Above the second fixed rope, a useless cairn/trail may be found going immediately to the left. The correct route goes slightly right up and behind the bolts, reaching another set of fixed ropes about 100 feet higher. This third fixed rope section can be bypassed by climbing class 3-4 grass and dirt-filled ledges on the left. Above this, the route is a class 2 slog until you reach the NW Face.

At the base of the NW Face, you have a number of options. Go left, following use trails through the bushes to reach the start of the Regular Route on the NW Face, or further to reach the Half Dome Trail. The Half Dome Trail is farther off than it looks. Behind the high point you can see to the east, you need to travel a similar distance around the North Face of Half Dome before reaching the trail. Alternatively, you can head right (west) from the base of the NW Face towards the Diving Board. This route is longer time-wise, but far more interesting. The chute you see going up is easy class 3 to the top. From there, you must drop down to reach a second gully that goes up to the true notch between Half Dome and the Diving Board. The downclimb is short but tricky, and involves class 4-5.easy climbing depending on which slabs you descend. From this upper notch you can visit the Diving Board (a short way to the west - follow the knife blade ridge here) which is a rather scary proposition to walk out on since its upper surface is badly sloped. Head south to reach the start of Snake Dike. See the Snake Dike route description for more information on descending to the JMT.

Winter/Spring

Winter visits to NW Face can be extremely dangerous due to avalanche conditions. There are three wide, smooth granite bowls along the route that make perfect avalanche chutes. On the other hand, if conditions allow the snow to consolidate, this can be a rather exciting adventure.

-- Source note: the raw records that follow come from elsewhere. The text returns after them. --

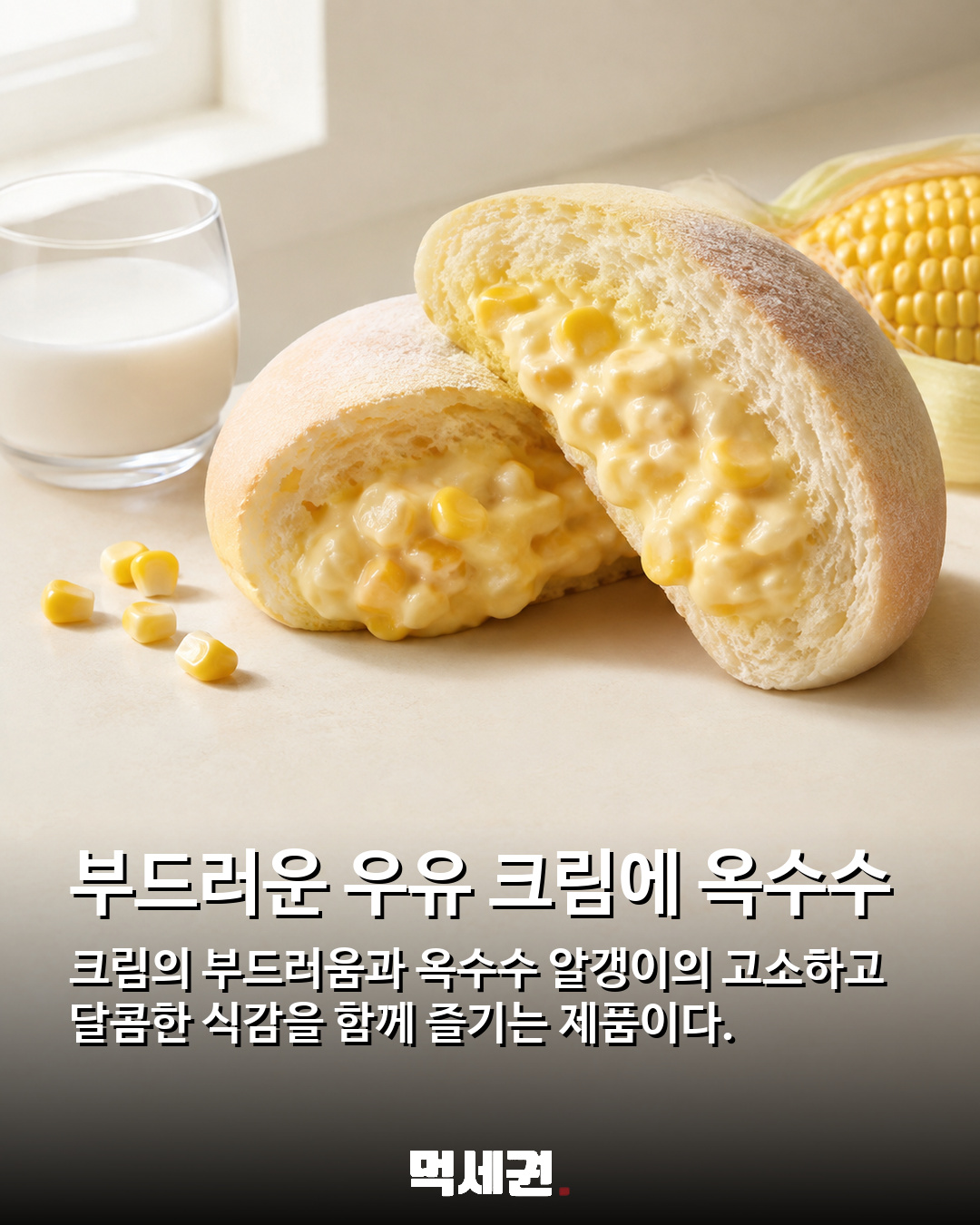서울우유 크림에 옥수수 톡톡…GS25 ‘옥수수크림빵’ 신상 등장 관련 이미지 3
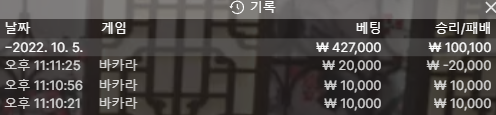 홈카후기(0)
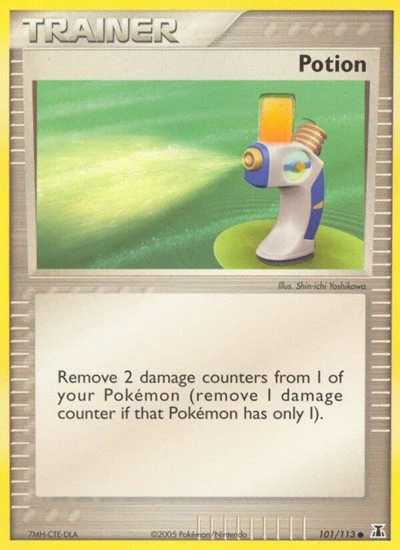 DS: Potion (Reverse Holofoil)
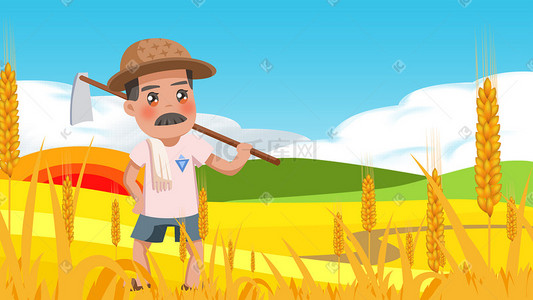 农作物课件背景插画图片_卡通农作劳动人民插画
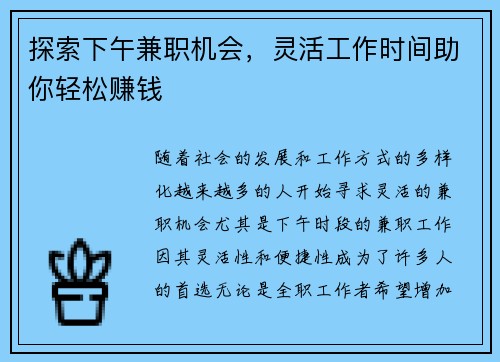 探索下午兼职机会，灵活工作时间助你轻松赚钱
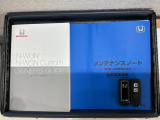 スマートキーは鍵をバッグに入れたままでもドアロックの開閉やエンジンのON・OFFができます。夜間や雨の日も鍵を探さなくて良いので便利です。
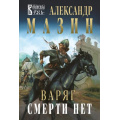 Фото товара - ВаряжскаяРусь-м Мазин А.В. Варяг. Смерти нет, (Эксмо, 2024), Обл, c.416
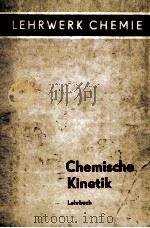 CHEMISCHE KINETIK MIT 61 BILDERN UND 22 TATELLEN（1975 PDF版）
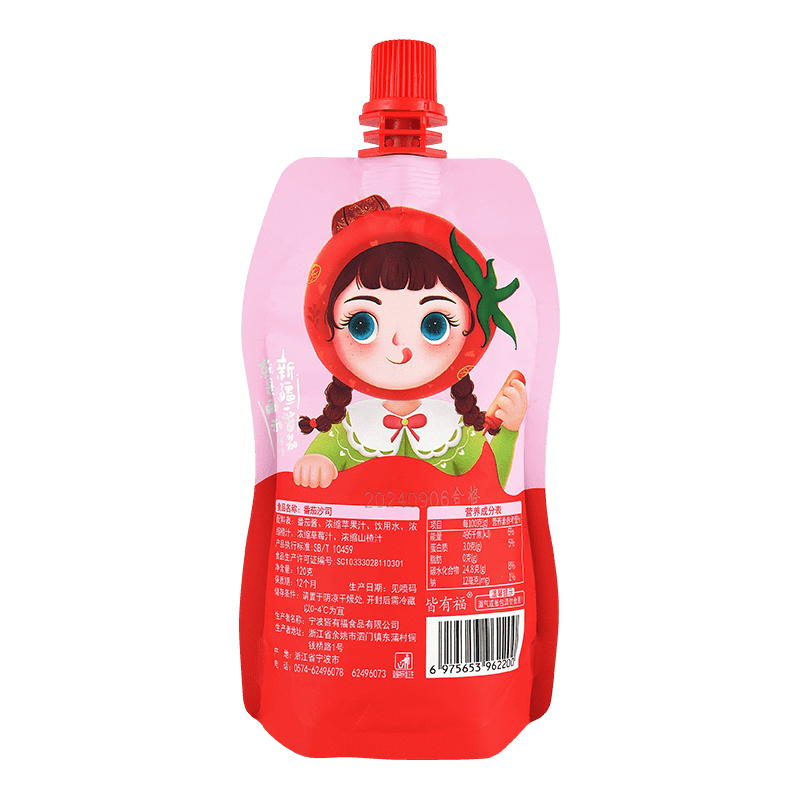 Ako správne zriediť dvojitú koncentrovanú paradajkovú pastu na varenie?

While the fixed ropes will be buried in winter conditions, the slopes bypassing them are no more than 40-50 degrees and can be climbed in crampons.

Well into spring there is often snow existing at the base of the NW Face even when the rest of the route has melted free. In these conditions, climbing to the NW Face is straightforward with the extra caution of wet rock in places, making some of the climbing more difficult. Once at the NW Face, things can get tricky. The snow here is at a steep angle, and may be difficult to traverse. It might be perfect for kicking steps, or it may be hard, icy snow, depending on recent nighttime temperatures. The left side route (towards the Half Dome Trail) is probably safest because a slip mostly will just take you down a hundred feet to the trees/bushes. The right side route has two chutes to manage, both with avalanche danger. The second and highest of the two chutes which leads to the notch requires special attention. An unarrested slip will take you down over a thousand feet to certain death (fall line is down the center of this photo).

A climb of the Slabs to the Diving Board in April is described in this trip report. It was a bit more adventurous than we had planned for due to the sketchy nature of the transition between the two gullies.

There is ample water flowing down the three main bowls into late spring as a bonus. No need to carry water.

Essential Gear

Carry a rope if uncomfortable on class 4-5.easy terrain.

Bring axe/crampons for climbs done with snow at the base of the NW Face (Dec - April, typically).